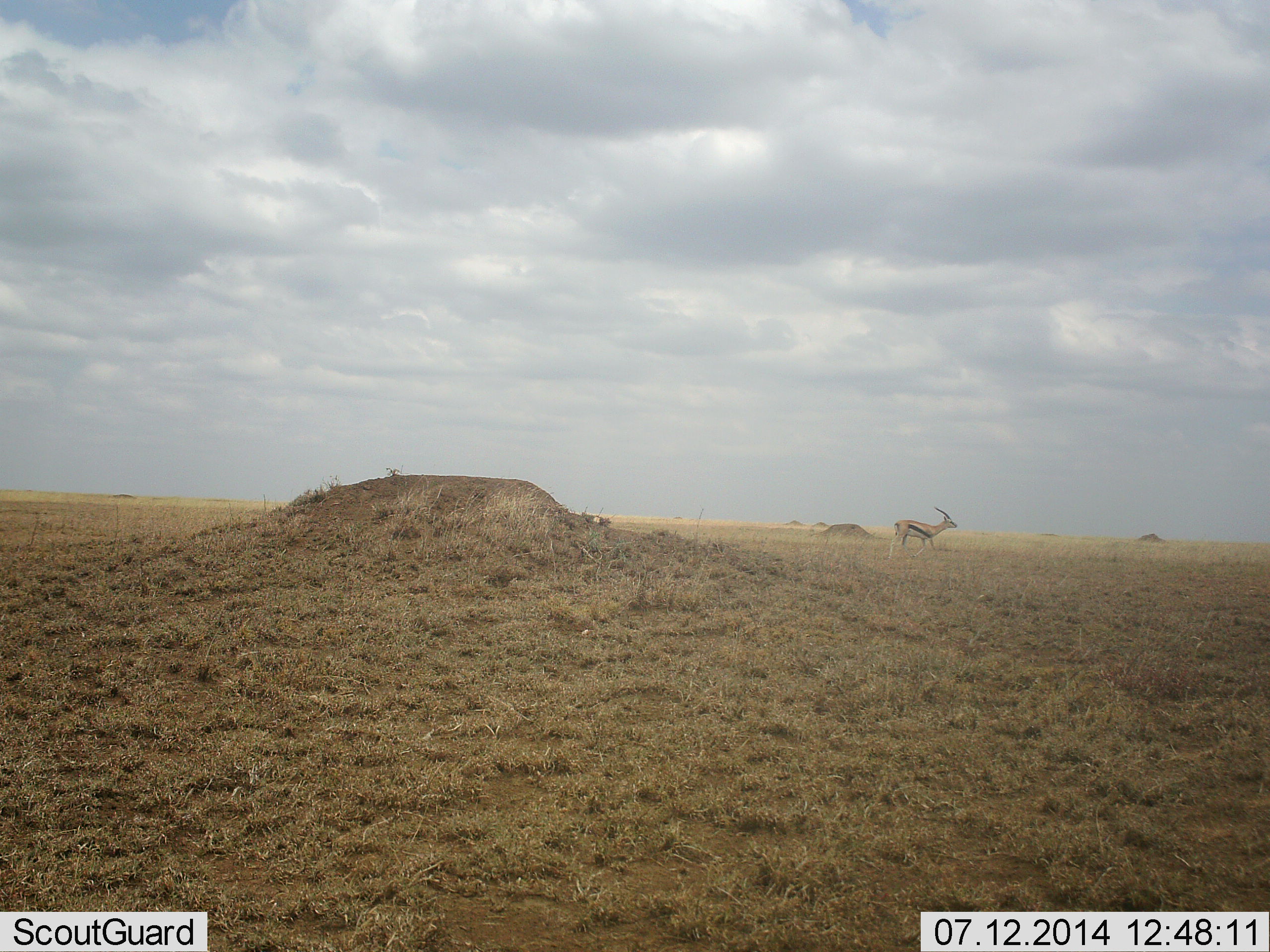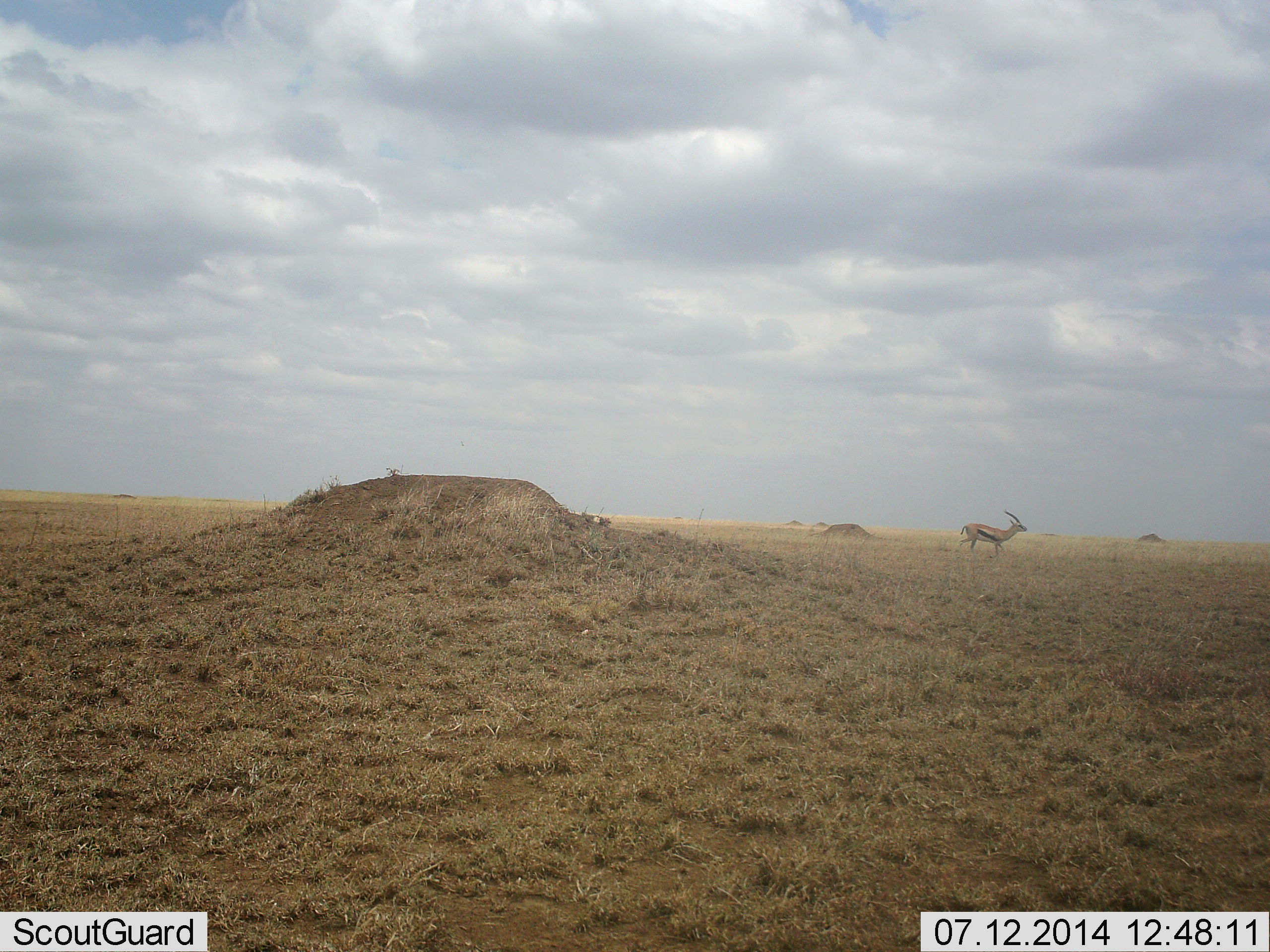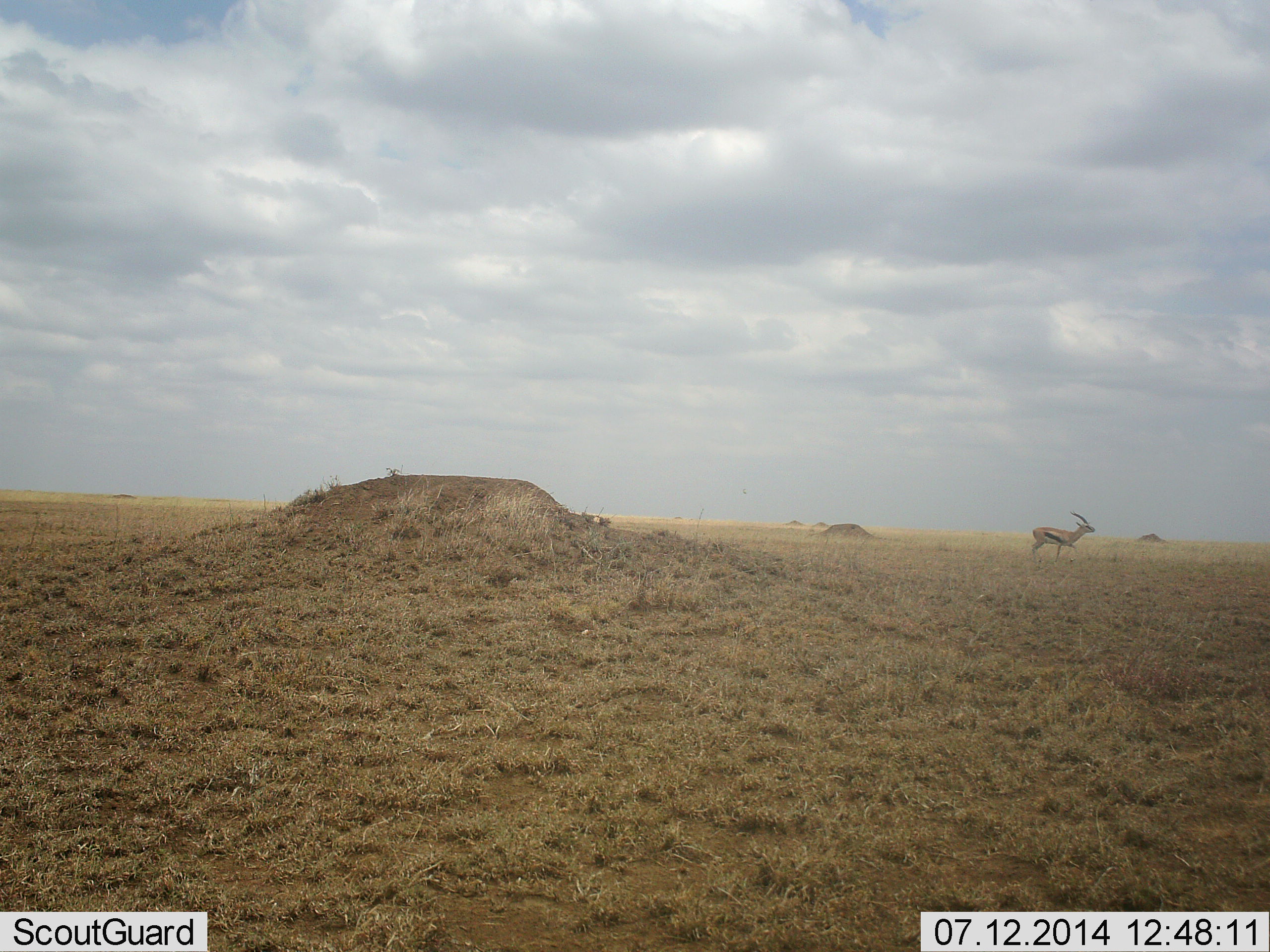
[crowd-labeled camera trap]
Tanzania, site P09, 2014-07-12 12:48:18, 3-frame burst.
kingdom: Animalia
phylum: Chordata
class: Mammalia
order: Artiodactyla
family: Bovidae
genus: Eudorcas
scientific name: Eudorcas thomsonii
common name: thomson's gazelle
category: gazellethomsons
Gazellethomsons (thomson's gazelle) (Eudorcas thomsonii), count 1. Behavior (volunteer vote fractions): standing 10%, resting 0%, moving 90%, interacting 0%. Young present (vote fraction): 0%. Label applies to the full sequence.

————————

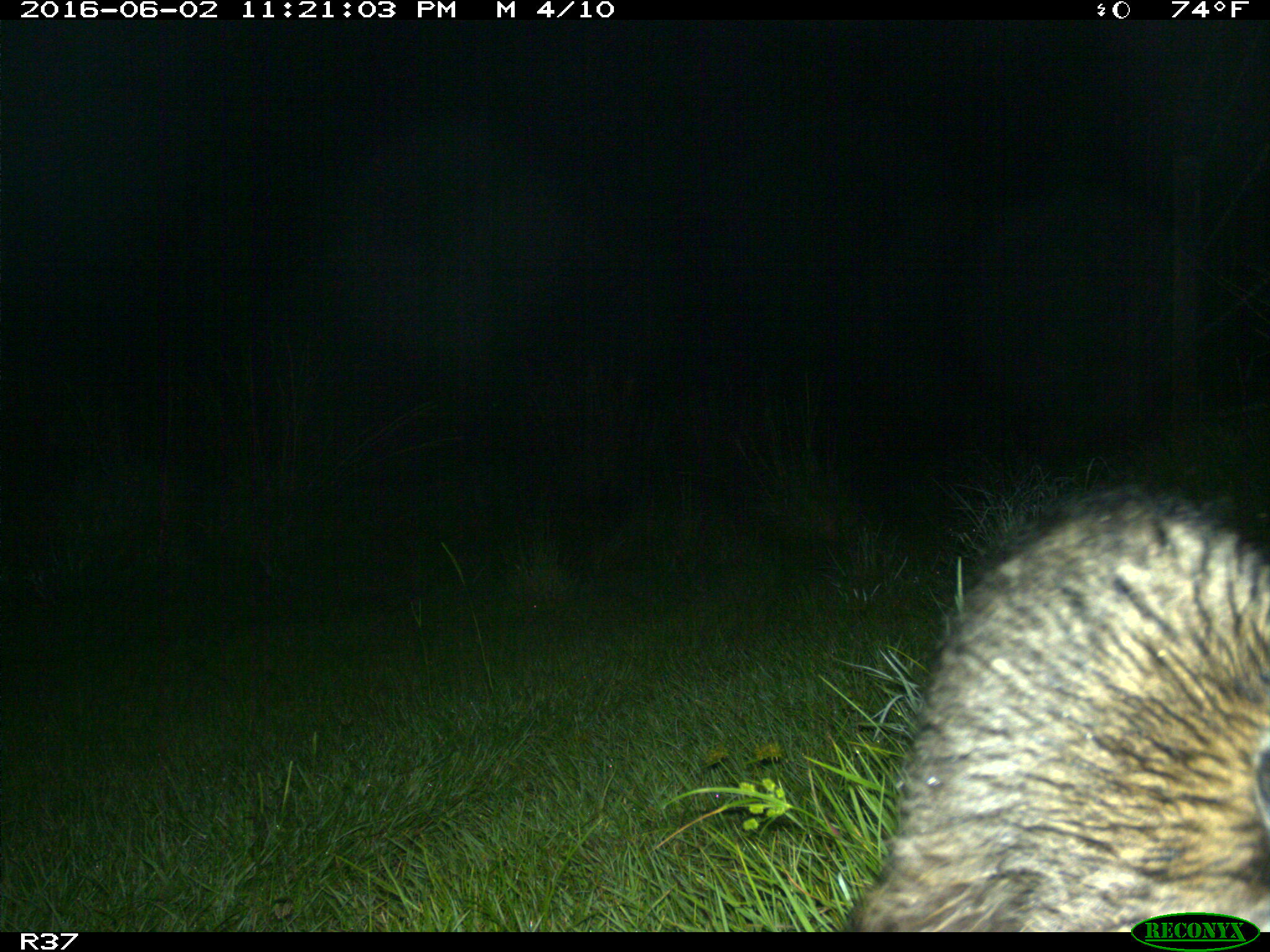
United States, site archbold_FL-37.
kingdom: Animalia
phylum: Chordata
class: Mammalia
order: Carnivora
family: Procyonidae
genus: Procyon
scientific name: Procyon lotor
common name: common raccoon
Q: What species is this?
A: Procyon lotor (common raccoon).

————————

▶ [Work instructions] Look back at the data above. Transcribe exactly the lines starting at the line that contains "[crowd-labeled camera trap]" and ending at the line that contains "common name: thomson's gazelle".

▶ [Exercise solution]
[crowd-labeled camera trap]
Tanzania, site P09, 2014-07-12 12:48:18, 3-frame burst.
kingdom: Animalia
phylum: Chordata
class: Mammalia
order: Artiodactyla
family: Bovidae
genus: Eudorcas
scientific name: Eudorcas thomsonii
common name: thomson's gazelle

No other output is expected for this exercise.